JOB → Copy the lines below word for word, starting at the line that contains "Upon inspecting this photograph, of" and ending at the line that contains "which is farthest from the painted", with both of those lines included.

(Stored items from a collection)
◇ ◇ ◇ ◇ ◇ ◇ ◇

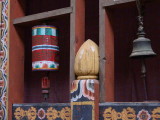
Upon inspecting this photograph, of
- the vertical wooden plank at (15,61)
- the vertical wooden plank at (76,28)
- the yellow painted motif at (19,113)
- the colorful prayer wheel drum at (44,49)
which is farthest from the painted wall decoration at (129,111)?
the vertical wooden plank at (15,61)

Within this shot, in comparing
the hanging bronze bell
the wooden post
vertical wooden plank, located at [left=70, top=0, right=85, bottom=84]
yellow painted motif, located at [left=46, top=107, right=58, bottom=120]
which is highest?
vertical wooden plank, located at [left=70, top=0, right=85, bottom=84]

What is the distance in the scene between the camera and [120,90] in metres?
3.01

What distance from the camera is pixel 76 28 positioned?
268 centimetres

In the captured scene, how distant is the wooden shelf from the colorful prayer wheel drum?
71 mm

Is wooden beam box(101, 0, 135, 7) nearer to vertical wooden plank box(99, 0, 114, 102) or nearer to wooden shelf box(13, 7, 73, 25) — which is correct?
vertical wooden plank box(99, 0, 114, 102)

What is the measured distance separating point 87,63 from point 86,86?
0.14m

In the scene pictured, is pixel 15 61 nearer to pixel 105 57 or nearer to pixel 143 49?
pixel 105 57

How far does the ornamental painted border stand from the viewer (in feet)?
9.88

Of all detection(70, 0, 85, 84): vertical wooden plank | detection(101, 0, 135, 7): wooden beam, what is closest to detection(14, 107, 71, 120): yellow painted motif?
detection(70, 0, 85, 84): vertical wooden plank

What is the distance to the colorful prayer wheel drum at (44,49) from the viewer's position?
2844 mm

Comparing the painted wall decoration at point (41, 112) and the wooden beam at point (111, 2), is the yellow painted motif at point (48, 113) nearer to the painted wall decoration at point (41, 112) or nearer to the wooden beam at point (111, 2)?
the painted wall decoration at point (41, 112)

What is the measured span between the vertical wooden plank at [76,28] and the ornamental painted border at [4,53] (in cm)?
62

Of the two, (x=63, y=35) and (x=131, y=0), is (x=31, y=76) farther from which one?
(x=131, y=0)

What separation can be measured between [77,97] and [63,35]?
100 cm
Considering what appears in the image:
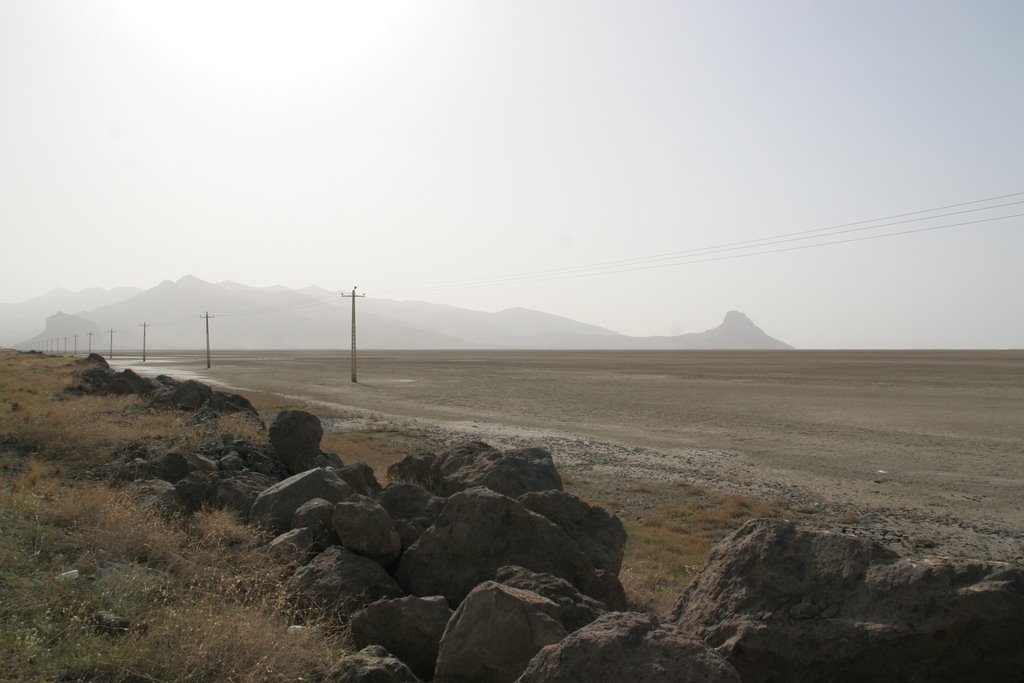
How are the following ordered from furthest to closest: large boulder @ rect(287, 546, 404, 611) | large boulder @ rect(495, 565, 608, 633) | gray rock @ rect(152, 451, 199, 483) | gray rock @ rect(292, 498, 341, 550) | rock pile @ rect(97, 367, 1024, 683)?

◇ ◇ ◇ ◇ ◇ ◇ ◇

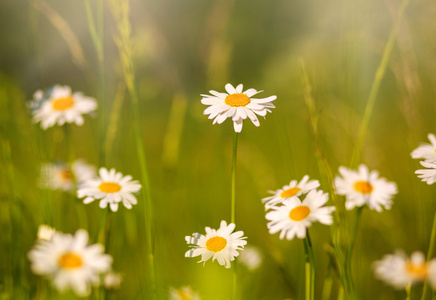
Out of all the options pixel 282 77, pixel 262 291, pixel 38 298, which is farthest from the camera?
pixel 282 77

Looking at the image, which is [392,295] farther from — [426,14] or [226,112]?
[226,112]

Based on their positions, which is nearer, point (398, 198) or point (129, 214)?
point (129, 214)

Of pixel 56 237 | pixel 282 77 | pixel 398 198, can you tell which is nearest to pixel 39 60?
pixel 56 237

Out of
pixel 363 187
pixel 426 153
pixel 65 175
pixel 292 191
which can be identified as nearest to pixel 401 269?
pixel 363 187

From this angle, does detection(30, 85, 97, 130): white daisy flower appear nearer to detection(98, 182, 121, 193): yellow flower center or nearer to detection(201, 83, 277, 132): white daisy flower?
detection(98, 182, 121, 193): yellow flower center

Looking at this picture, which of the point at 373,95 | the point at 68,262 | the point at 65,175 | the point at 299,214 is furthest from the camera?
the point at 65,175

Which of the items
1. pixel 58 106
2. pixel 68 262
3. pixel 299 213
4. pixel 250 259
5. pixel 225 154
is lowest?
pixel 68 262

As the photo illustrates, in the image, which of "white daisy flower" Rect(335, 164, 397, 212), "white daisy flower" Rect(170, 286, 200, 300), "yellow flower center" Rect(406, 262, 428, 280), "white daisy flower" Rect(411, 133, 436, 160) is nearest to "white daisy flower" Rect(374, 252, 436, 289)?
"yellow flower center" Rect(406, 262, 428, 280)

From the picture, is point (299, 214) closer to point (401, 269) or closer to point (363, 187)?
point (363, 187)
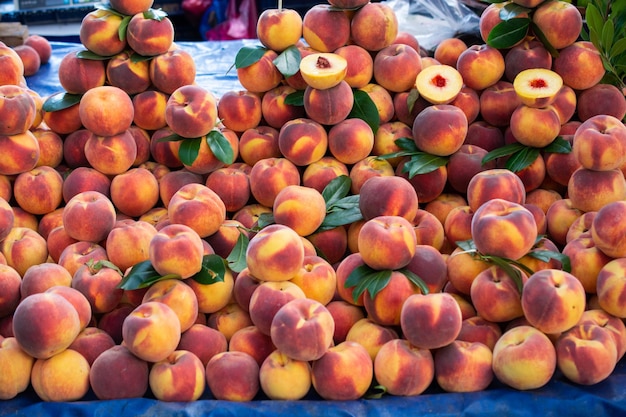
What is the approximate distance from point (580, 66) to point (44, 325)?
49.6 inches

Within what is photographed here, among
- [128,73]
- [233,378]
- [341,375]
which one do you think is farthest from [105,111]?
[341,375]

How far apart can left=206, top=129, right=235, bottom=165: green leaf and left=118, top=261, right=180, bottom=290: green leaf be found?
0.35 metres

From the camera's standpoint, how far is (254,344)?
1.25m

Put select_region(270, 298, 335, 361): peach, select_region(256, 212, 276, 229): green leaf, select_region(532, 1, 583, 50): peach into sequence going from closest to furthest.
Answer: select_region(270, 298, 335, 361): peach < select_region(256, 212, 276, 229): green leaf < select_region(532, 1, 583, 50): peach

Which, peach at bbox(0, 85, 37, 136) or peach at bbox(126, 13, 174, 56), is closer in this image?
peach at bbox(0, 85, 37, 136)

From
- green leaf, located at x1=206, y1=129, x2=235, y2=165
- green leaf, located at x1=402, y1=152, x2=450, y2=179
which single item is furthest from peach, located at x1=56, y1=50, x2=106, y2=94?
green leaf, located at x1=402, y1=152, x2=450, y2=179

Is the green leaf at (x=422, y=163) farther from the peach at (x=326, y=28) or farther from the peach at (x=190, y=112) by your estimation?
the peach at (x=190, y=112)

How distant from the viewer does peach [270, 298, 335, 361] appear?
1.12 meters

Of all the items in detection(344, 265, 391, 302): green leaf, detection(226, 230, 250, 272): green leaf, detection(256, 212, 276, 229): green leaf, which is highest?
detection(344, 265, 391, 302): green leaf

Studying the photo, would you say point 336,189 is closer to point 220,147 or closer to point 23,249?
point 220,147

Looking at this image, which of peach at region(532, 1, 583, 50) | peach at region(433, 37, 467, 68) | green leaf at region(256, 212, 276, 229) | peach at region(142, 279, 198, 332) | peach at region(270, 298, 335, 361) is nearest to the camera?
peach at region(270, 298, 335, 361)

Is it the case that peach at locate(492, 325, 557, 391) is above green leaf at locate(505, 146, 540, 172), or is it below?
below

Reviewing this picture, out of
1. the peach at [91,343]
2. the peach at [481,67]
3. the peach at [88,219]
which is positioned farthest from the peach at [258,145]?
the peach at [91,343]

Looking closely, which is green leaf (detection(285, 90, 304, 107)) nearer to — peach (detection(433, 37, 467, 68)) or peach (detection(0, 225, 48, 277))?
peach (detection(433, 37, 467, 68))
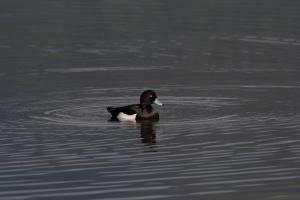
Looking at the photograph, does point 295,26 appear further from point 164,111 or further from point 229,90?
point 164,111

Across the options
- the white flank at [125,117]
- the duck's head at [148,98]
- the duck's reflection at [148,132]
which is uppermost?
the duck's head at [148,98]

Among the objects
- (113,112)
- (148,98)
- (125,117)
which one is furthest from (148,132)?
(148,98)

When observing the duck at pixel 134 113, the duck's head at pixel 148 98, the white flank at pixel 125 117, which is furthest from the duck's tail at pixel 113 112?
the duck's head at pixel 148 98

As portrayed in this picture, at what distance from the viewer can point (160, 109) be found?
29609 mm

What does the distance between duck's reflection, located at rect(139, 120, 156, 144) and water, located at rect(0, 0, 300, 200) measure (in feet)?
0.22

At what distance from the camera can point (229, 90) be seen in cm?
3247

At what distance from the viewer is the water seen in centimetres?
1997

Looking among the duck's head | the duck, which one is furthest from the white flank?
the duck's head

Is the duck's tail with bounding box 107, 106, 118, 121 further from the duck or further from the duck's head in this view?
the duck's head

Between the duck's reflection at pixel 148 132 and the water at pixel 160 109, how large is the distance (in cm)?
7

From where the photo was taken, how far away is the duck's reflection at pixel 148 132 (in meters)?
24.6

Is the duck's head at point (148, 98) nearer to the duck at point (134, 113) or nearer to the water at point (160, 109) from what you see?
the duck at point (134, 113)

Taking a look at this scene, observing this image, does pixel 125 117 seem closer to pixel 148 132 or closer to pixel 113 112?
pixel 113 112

◇ ◇ ◇ ◇ ◇ ◇ ◇

RESULT FOR THIS EXERCISE →
Upon inspecting this photograph, of
- the vertical wooden plank at (15,61)
- the vertical wooden plank at (76,28)
- the yellow painted motif at (19,113)
- the colorful prayer wheel drum at (44,49)
which is farthest from the painted wall decoration at (129,111)?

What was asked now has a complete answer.